QE is seen as the next best thing to fiscal stimulus because QE stimulates aggregate demand. QE doesn’t help unemployment directly – because the Fed can only create money and change the incentives associated with credit creation – but it does put people back to work by lowering long-term yields, which can stimulate growth.
Ultimately, QE has an indirect yet powerful impact on bond yields via QE’s impact on economic growth.
QE’s impact on bond yields may also be a product of QE’s effect on inflation expectations.
If QEs are successful at stimulating growth they will lead to higher inflation, which means traders need to adjust their portfolios toward higher yielding like stocks and commodities and the appropriate amount of inflation-hedge assets rather than simply safe assets like bonds and cash.
Yield curves may be as important as GDP growth as a forward-looking indicator of economic health.
QE connects the balance sheets of private banks and central banks.
It helps liquidity and enables investments that were previously uneconomic because market dynamics had priced them out due to scarcity of supply or credit risk.
It lowers borrowing costs for governments and corporate borrowers.
At QE’s core is a belief that people will spend more if they have money available. QE takes the pressure off fiscal policy to do more because it can be a substitute or complement to fiscal policy – not just monetary policy alone.
QE can have effects that help GDP growth, inflation, and employment. QE is not just money printing but instead changes the composition of private portfolios toward riskier assets like equity and credit instruments for borrowers who need them most.
QT works best when central banks believe the economy isn’t overheating but managing liquidity properly so it doesn’t spillovers into inflation. QT can work well when QE has been exhausted (longer-term rates are close to short-term rates) and is no longer needed.

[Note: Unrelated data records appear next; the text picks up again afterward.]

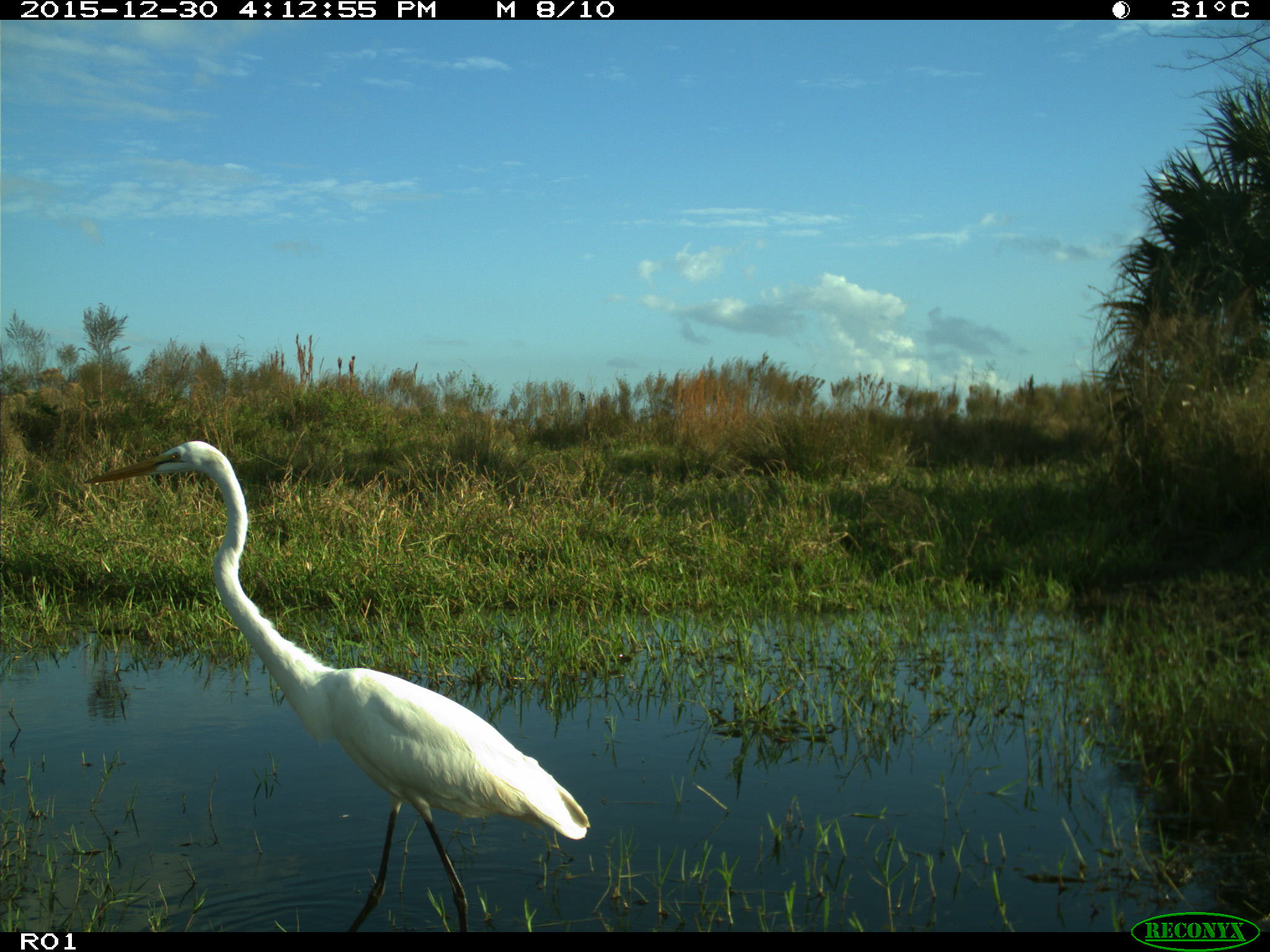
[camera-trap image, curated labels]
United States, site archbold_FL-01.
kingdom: Animalia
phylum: Chordata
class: Aves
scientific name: Aves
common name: birds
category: unidentified bird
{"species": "unidentified bird (birds) (Aves)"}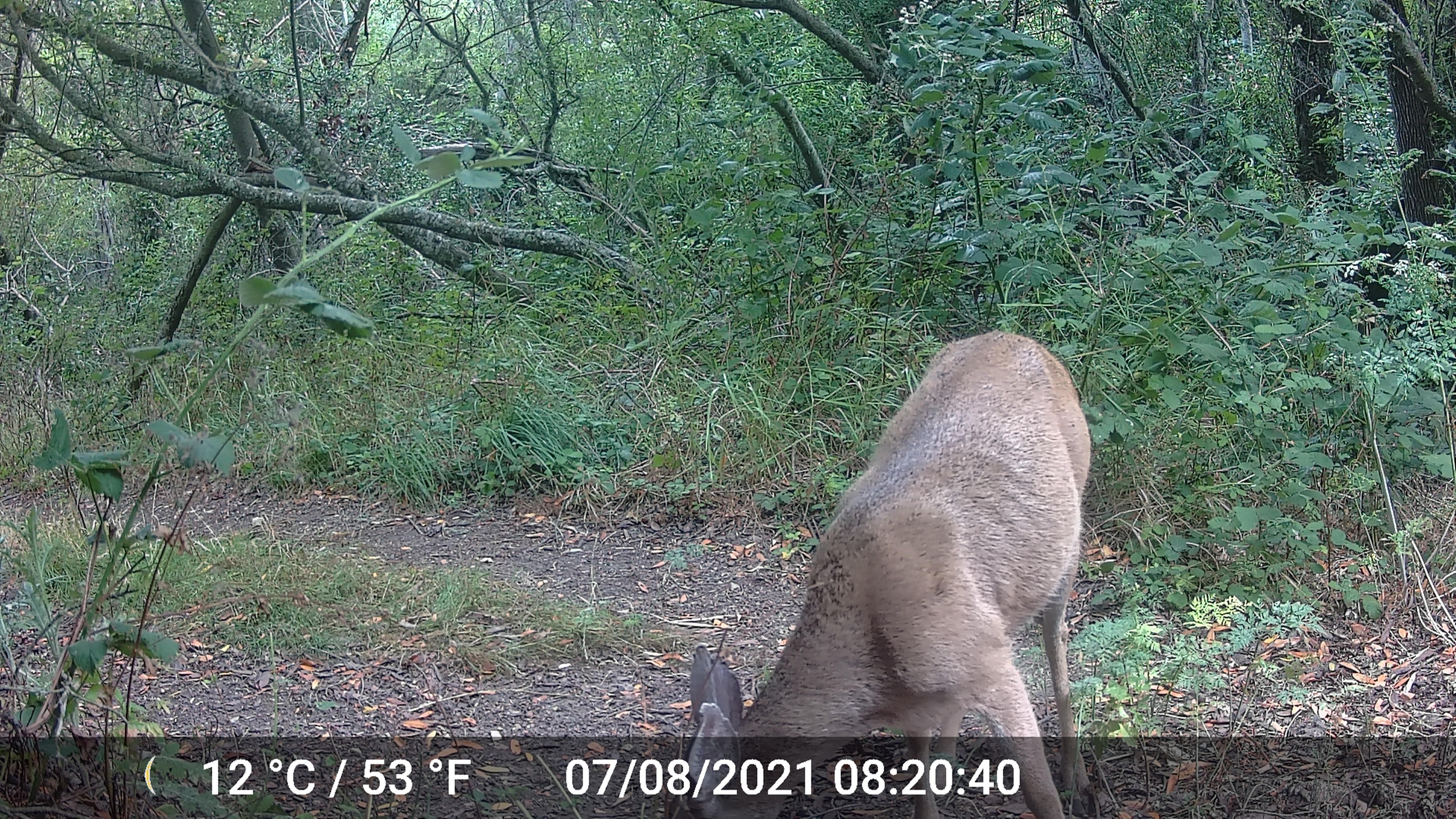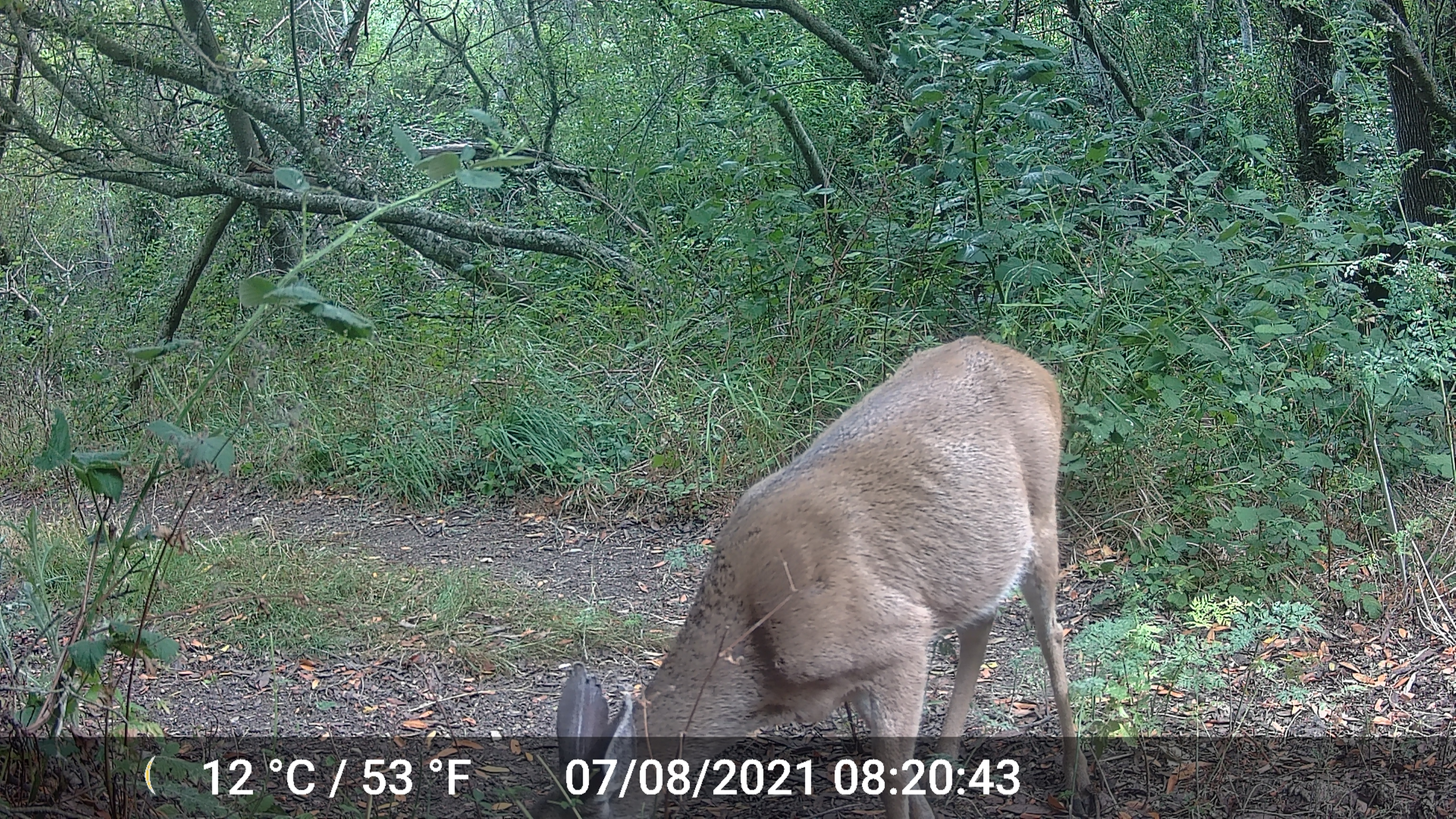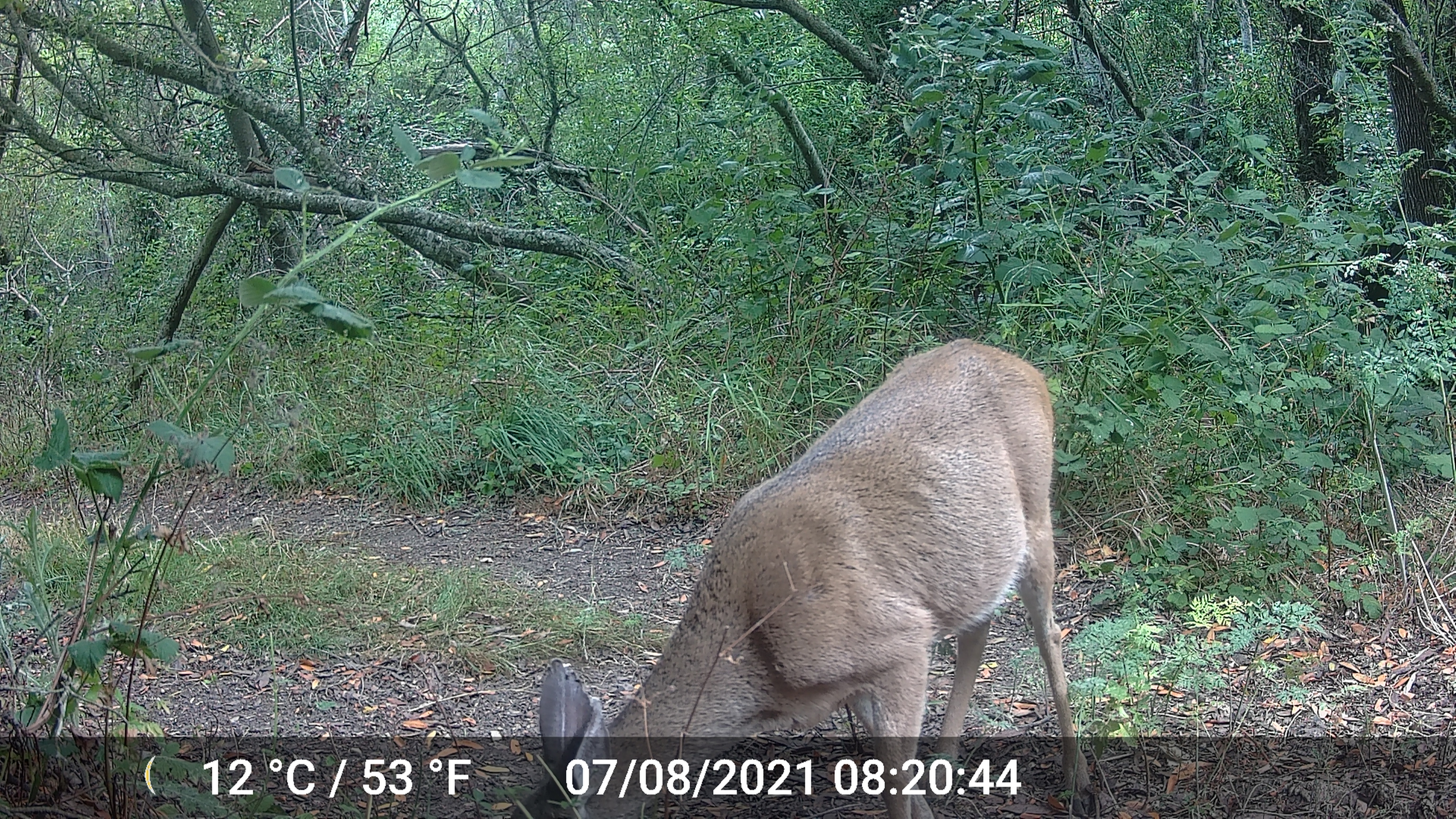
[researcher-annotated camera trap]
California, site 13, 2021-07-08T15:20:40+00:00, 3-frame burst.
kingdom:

QE serves a function that helps prevent recessions from becoming deeper than they otherwise would be without the policy support. QE can also help with significantly reflating assets, though it’s not designed to do so explicitly.

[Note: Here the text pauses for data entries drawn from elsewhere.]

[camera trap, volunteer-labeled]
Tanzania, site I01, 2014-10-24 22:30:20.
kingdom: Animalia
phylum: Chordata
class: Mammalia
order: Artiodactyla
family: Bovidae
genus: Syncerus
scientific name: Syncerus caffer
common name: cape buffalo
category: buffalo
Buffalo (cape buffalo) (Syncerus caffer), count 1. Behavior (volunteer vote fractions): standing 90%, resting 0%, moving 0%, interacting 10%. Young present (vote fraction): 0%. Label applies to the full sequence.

Other benefits of QE include:
- it attracts foreign capital into domestic equity and bond markets
- reduces exchange rate volatility
- promotes easier monetary policies in other countries and
- produces signals that the central bank will remain committed to price stability without serious concern for financial and economic stability
QE can create asset bubbles, especially where the money supply and credit creation increases too quickly – e.g., housing price bubbles, stock market bubbles, and other types of frothy market price increases as a result of QE’s expansion.
QE may lead to misallocation of capital from productive investment toward things that are heavily speculative.
In other words, financial wealth can increase faster than real wealth, which brings with it its own problems.
Moreover, how that wealth is distributed tends to be highly unequal because the holdings of financial assets tend to be concentrated among smaller sets of the population. For example, it’s not uncommon for just 10 percent of the population to hold more than 90 percent of all financial wealth.
So despite the positive effects on the labor market and income, it can drive wealth inequality, which can feed into social and political disruptions and other internal conflicts.
QE is also used when central banks want to encourage borrowers who might not be in a position to borrow or would otherwise be creditworthy borrowers. The central bank lacks the macroprudential tools to cut down on risk in specific pockets that could produce systemic risk.
QE can also create currency depreciation. This isn’t bad on its own, but it can act as a discreet tax, increase inflation, and make imports more expensive.
QE can create moral hazard if borrowers over-borrow because they know the central bank will buy their debt via QE.
In other words, there isn’t a healthy fear of risk, so the skew becomes inappropriately asymmetric.
QE has market limits for how deep it can go before yields are overly compressed or sensitive areas start getting crowded out by excessive bond buying (e.g., Swiss government bonds within the Eurozone).
QT’s effectiveness depends on the state of the economy when tapering begins.